The Land of Grammar

Fairy tales are not just for children, nor sometimes is their language for the grammatically innocent. Here’s a fantastic sentence from “The Wise Woman,” a short tale of fancy by the Scottish novelist George MacDonald. See what you can make of it and ask yourself how you would explain its structure to someone else who might have stepped into the mysterious grammatical forest with you. A king and queen have appealed to an old woman famous for her wisdom to take and discipline their unruly child. The little girl, one day to be a princess, is not happy yet: “All she knew of the world being derived from nursery-tales, she concluded that the wise woman was an ogress, carrying her home to eat her.”

One way never to begin analyzing a sentence is to begin randomly with a word you recognize and hope it will lead you to the understanding you seek. Too many hazards lie on the road that way. You might have begun to analyze MacDonald’s sentence, for example, by recognizing the word knew as a verb, or even the two words she knew as a clause, whereupon you would remember that a sentence, of course, has a subject and a verb, and so you would be sure that she knew must be the royal road to follow. That, though, would lead to a dead end (as we’ll see in a moment), because you would soon come upon another verb in concluded, maybe another in carrying, and even one more, perhaps, in to eat. What to do now?

You would have no choice but to trace your steps back to the very first word, read the sentence again in its entirety, and gather up all the clauses that will present themselves, not just the first to appear. Clauses, remember, are of two kinds, independent and subordinate, and only the former, only an independent clause, can point the sure way to what a sentence is about. Of all those words you first thought might be verbs—knew and concluded and carrying and eat (along with a few others too)—only concluded, with its subject she, can stand in the center of the sentence as its ruling independent clause. She, the little girl, concluded something, and only from that sure and secure place can we now discover the surrounding lands of this misty sentence.

Many, many verbs, and concluded is one of them, demand an answer to the question what? What did she, the subject, conclude? Read the sentence again (always the method to follow so that you don’t lose the forest for the trees) and you will see that the only answer you could possibly give would be all the thirteen words (not an auspicious number for a fairy tale, I’ll admit) that follow: that the wise woman was an ogress, carrying her home to eat her. All of those words together comprise the direct object of the transitive verb concluded. The direct object, it seems, has come here in the form of a subordinate clause (wise woman the subject and was its verb), and that clause has appended to it the participial phrase carrying her home, which in turn has attached to it the infinitive phrase to eat her. In other words, a main road leads out of the center of the sentence, and then branches off once and once again.

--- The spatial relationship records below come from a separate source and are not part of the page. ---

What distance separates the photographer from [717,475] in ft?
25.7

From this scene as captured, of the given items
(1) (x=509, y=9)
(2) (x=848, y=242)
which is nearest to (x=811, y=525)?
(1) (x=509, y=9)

But what of how the sentence began? The secret there lies with the word being, a present participle which, together with the pronoun all, make up a nominative absolute phrase. Such phrases are not complete in their own right, but they succeed in conjuring up the world within which the action of the independent verb unfolds: she concluded that the wise woman was an ogress because or in light of the fact that all she knew of the world was derived from fairy-tales—but not was derived but being derived, that is to say, not a verb but a participle, which is exactly how we know that this opening part of the sentence gives us nothing more than a vision of the independent clause, the thought, to come.

And if you object that she knew is certainly a clause, we have only to see that this opening nominative absolute phrase includes what so often is a part of world of fantasy: something invisible is working behind the scenes. All she knew means really all that she knew, and that that, omitted by ellipsis, reveals that knew is the verb of a relative clause which modifies the pronoun all. That, then, brings us right back to where we were: looking at the center of the sentence, she concluded, to understand the fantastic grammatical lands that surround it, mysteriously but intelligibly.